Quality Measures for NSCLC Significantly Improve Survival
Including certain quality measures as a part of care for patients with non-small cell lung cancer (NSCLC) who undergo surgery can significantly improve survival, according to results presented at the American Association for Thoracic Surgery Annual Meeting (May 14-18, 2016; Baltimore, MD).
Current guidelines by the National Comprehensive Cancer Network and American College of Chest Physicians recommend that operable patients with clinical stage IIIA NSCLC receive induction chemotherapy followed by resection if there is no sign of disease progression. While four quality measures have been identified that associate with better overall survival, it is still unclear to what extent physicians are using these measures as a part their care for patients.
For the study, researchers used data obtained from the National Cancer Data Base to identify 10,304 patients with clinical stage 3A NSCLC who had undergone surgical resection between 2006 and 2010. They looked at how frequently four interventions—neoadjuvant multi-agent chemotherapy, lobar (or greater) resection, sampling of at least 10 lymph nodes, and R0 resection (tumor has been removed to the extent that the margins are free of cancerous cells)—were used in patients and whether they led to improved rates of survival.
Pamela Samson, MD, MPHS, Washington University (St Louis, MO), presented the results of the study. Overall, the most frequently missed measure was that of neoadjuvant multiagent chemotherapy, which was used in only ~30% of patients. Sampling of at least 10 lymph nodes was the next least used (40% of patients), followed by the receipt of lobectomy or greater resection (84% of patients) and negative surgical margins (87%).

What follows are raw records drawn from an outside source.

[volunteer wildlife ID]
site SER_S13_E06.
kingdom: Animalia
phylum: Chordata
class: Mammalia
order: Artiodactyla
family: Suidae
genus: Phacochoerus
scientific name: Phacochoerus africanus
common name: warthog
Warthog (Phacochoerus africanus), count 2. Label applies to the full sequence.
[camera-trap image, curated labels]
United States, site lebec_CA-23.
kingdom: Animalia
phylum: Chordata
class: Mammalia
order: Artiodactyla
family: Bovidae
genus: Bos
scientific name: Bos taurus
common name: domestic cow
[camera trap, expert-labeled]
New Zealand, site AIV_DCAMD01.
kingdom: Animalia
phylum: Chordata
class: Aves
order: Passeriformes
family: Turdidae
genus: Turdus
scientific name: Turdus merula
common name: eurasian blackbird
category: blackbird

Only 12.8% of patients received all for interventions, said Dr Samson.
Median overall survival was 12.7 months for patients who did not receive any of the interventions, 25 months for those who received one interventions, 31.4 months for two interventions, 36.6 months for three interventions, and 43.5 months for patients who received all four interventions.

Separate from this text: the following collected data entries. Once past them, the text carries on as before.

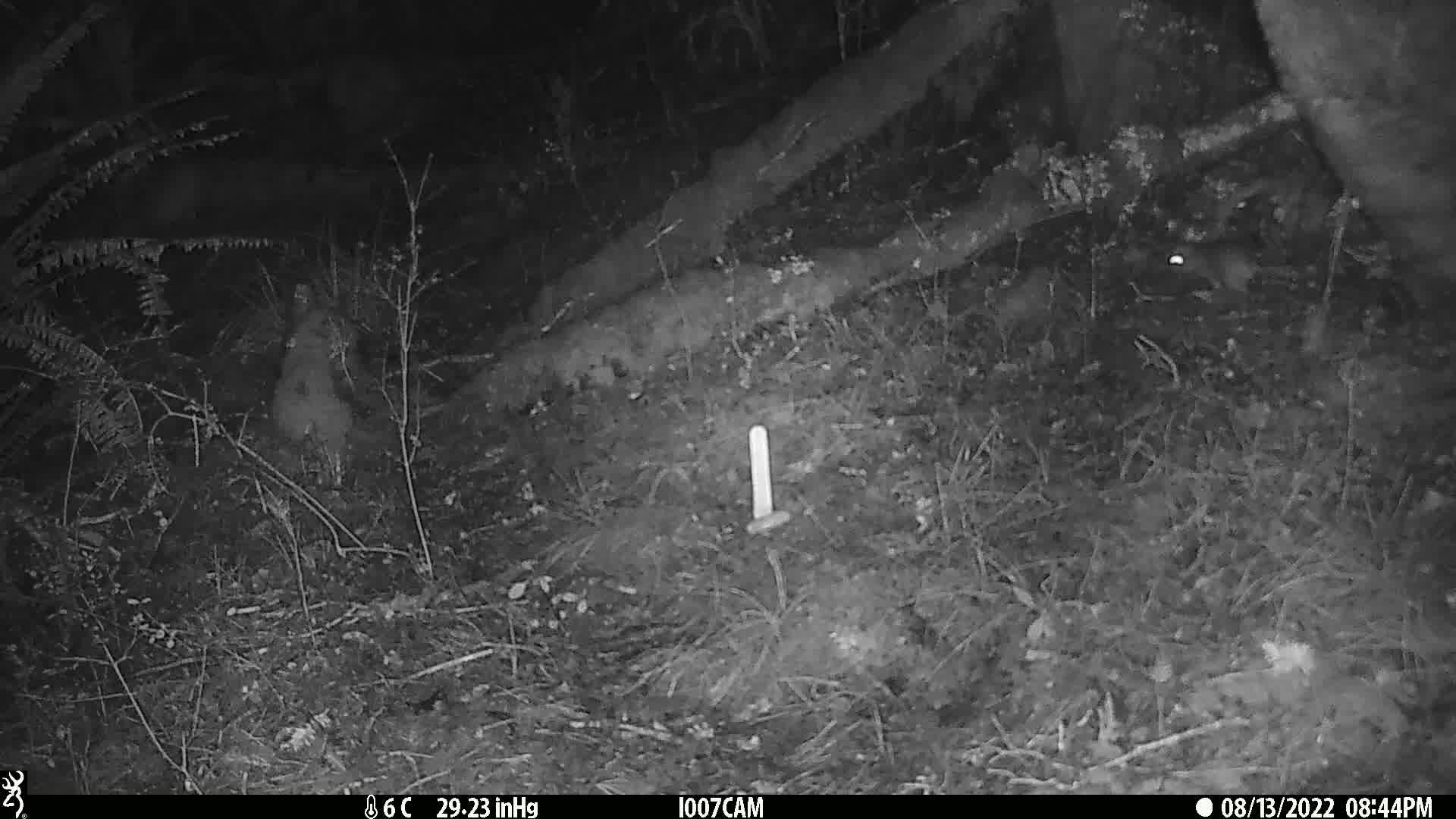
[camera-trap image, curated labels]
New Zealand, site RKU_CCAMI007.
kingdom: Animalia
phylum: Chordata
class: Mammalia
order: Rodentia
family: Muridae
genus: Rattus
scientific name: Rattus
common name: rat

In addition, patients who were privately insured, had higher education, and received their care at an academic or high-volume surgical center were more likely to receive all four quality measures. Those who received fewer interventions tended to be older, non-Caucasian, and with multiple comorbidities.

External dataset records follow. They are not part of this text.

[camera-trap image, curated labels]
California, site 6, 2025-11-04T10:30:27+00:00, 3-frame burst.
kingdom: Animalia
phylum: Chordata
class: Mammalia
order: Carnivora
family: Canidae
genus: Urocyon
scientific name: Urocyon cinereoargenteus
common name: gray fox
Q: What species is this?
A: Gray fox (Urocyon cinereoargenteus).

"This analysis demonstrated that the majority of clinical Stage IIIA NSCLC patients are not receiving multiagent induction chemotherapy prior to resection. This is surprising, given the fact that the majority of patients in this study (80%) presented with clinical N2 disease," concluded Dr Samson.
She added that the improved survival of patients who received all four interventions, "underscores the need for evaluation of the clinical Stage IIIA NSCLC patient by a multi-disciplinary group."